MessageSujet: Comment faire ?   Sam 14 Oct - 21:22

Titre : Comment faire ?
Auteur : missphilou
Disclaimer : pas de sous, pas à moi, etc, etc !
Note : tite fic que j'ai écris quand j'avais pas le moral, mais pourtant, elle n'est pas déprimante ! Et merci à ma tite Angélina pour m'avoir donné cette idée ! ^^




Minuit. Des pas résonnaient dans la cité déserte et les sons se répercutaient en écho sur les murs froids. Le bruit était rapide, régulier. Au détour d'un virage, une ombre apparut. Silhouette féminine, parfaitement dessiné par les rayons de lune qui tentaient, au dehors, de percer les nuages. Sa démarche dégageait une détermination peu commune. Presque de la colère. Les sourcils froncés, la mâchoire crispée, elle ressassait cette semaine qui avait si bien commencée.

Un sourire, un regard. Quelques mots gentils sur son état de santé. Il se préoccupait d'elle et cela la touchait plus que ce qu'elle voulait se l'avouer. Pourtant il suffisait d'un rien et tout se trouvait gâcher en peu de temps... Un désaccord. Rien qu'un simple et petit désaccord. Il était sorti en claquant la porte, et ses derniers mots avaient eux aussi claqué à ses oreilles comme un coup de fouet, un coup qui l'avait fait retombée doucement dans son fauteuil. Les yeux clos, elle avait passée rapidement une main sur son visage qui trahissait sa profonde tristesse et avait repris son masque de leader. Toute la semaine, elle y avait pensé. Toute la semaine, elle l'avait évité comme lui l'avait fuit.

Les doigts de la jeune femme se croisaient et se décroisaient sans cesse tandis qu'elle marchait toujours d'un pas rapide vers ses quartiers. Elle était aussi mal à l'aise lorsqu'elle y pensait que lorsqu'elle se trouvait en sa présence. Elle ferma les yeux, autant par fatigue que par lassitude. Elle en avait marre d'être celle qui subit, celle sur qui on rejette toujours la faute. Certes, elle était la responsable, la dirigeante de la cité. Mais elle l'avait l'impression de ne plus être à la hauteur. De ne plus être la bonne personne, celle qui prend les bonnes décisions et qui guide son équipe vers le haut. Au lieu de ça, ces incessantes tensions avec le colonel se répercutaient sur l'ambiance d'Atlantis qui ne s'en trouvait que plus mauvaise.
Elle soupira. Son moral ne suivait plus, et il y a bien longtemps qu'elle avait dépassé ses limites physiques. Son corps lui criait d'arrêter. De se coucher à une heure, pour se lever cinq heures plus tard, de tenir grâce à la caféine, de se priver de repas pour finir le travail en retard. Et avec tout ça, il fallait qu'il y ait des disputes à régler. Tout en elle lui intimait de stopper ce manège avant qu'il ne soit trop tard. Mais elle continuait. Peut-être qu'inconsciemment, elle voulait apercevoir ses limites. Et lorsqu'elle craquerait, alors peut-être y aurait-il quelqu'un pour s'occuper d'elle.
Elle accéléra sa marche. Ses quartiers étaient tous proches.

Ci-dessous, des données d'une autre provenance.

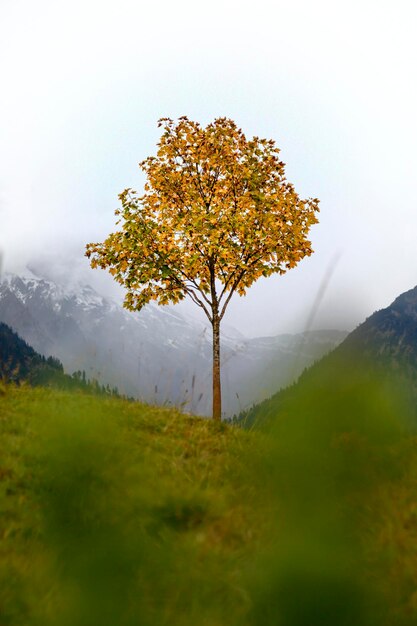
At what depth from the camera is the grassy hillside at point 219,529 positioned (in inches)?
112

Mais soudain, elle sentit une main se refermer sur son bras et elle fût attirer de force dans un recoin sombre du couloir. Avant qu'elle n'ait put crier, une deuxième main se plaqua sur sa bouche. Elle tenta de se débattre, mais la poigne était ferme. Un souffle chaud sur sa nuque lui fit reprendre ses esprits. Elle cessa tout mouvement, le temps d'assimiler les paroles qu'elle venait d'entendre.

- Vous êtes bien agitée. Calmez-vous...

Elle leva les yeux vers la voix qu’il lui avait semblé reconnaître. Deux yeux brillaient dans l'obscurité. Elle sentit la main se décoller de sa bouche et deux lèvres venir prendre les siennes avec fermeté. Sans attendre une seconde, trop surprise pour réfléchir, elle gifla violement la joue de l'inconnu qui cessa immédiatement son baiser, pour mieux le reprendre la seconde d'après, l'approfondissant encore plus. Elisabeth gémit de protestation, tentant de se dégager. L'inconnu lui tenait les deux mains contre le mur, l'empêchant de bouger. Sa bouche dériva vers son cou.

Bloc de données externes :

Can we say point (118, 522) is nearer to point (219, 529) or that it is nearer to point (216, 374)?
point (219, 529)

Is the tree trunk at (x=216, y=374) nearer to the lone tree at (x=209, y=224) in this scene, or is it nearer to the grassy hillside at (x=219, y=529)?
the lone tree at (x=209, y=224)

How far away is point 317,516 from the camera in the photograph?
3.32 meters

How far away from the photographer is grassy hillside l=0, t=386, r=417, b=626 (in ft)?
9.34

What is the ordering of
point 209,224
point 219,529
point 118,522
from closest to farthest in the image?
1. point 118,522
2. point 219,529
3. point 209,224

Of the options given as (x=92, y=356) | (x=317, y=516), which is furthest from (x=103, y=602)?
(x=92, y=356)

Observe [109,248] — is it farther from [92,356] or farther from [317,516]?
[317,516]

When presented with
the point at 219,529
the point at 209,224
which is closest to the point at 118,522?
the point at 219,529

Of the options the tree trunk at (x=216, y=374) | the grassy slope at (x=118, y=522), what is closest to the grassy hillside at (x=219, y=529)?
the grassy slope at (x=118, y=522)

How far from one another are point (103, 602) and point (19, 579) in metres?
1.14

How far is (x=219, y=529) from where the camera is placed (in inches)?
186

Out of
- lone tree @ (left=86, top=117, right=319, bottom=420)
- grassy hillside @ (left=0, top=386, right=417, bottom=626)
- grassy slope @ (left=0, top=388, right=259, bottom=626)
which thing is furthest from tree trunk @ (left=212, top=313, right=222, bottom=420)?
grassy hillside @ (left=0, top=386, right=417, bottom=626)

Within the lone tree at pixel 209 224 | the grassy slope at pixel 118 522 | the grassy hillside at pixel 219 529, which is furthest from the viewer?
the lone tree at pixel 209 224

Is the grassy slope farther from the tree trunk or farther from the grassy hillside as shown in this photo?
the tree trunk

- Lâchez-moi !, fit Elisabeth en sentant l'inconnu qui commençait un suçon à la base de son cou.

Pas de réponse.

- Lâchez-moi tout de suite ou je crie !, repris Elisabeth qui commençait à paniquer.

L'inconnu releva légèrement la tête.

- Vous n'avez pas envie que je vous lâche...

L'instant d'après, il avait repris ses baisers et ses mains cherchaient la peau de la dirigeante. Lorsqu'elle les sentit se faufiler sous son t-shirt, elle ne put que frissonner. Elle tentait d'apercevoir son visage, quelque chose qui lui indiquerait qui était cette personne entrain de... Elle ne trouvait même plus ses mots. Oui, cela ressemblait à une agression, mais...il y avait quelque chose d'autre. Quelque chose qu'Elisabeth n'arrivait pas à définir.
Elle sentit ses mains libérées un instant et son t-shirt atterrir par terre. Elle n'eût pas le temps de faire un pas que déjà, la bouche de l'inconnu cherchait de nouveau la sienne. Elle tournait sans cesse la tête, essayant de l'éviter.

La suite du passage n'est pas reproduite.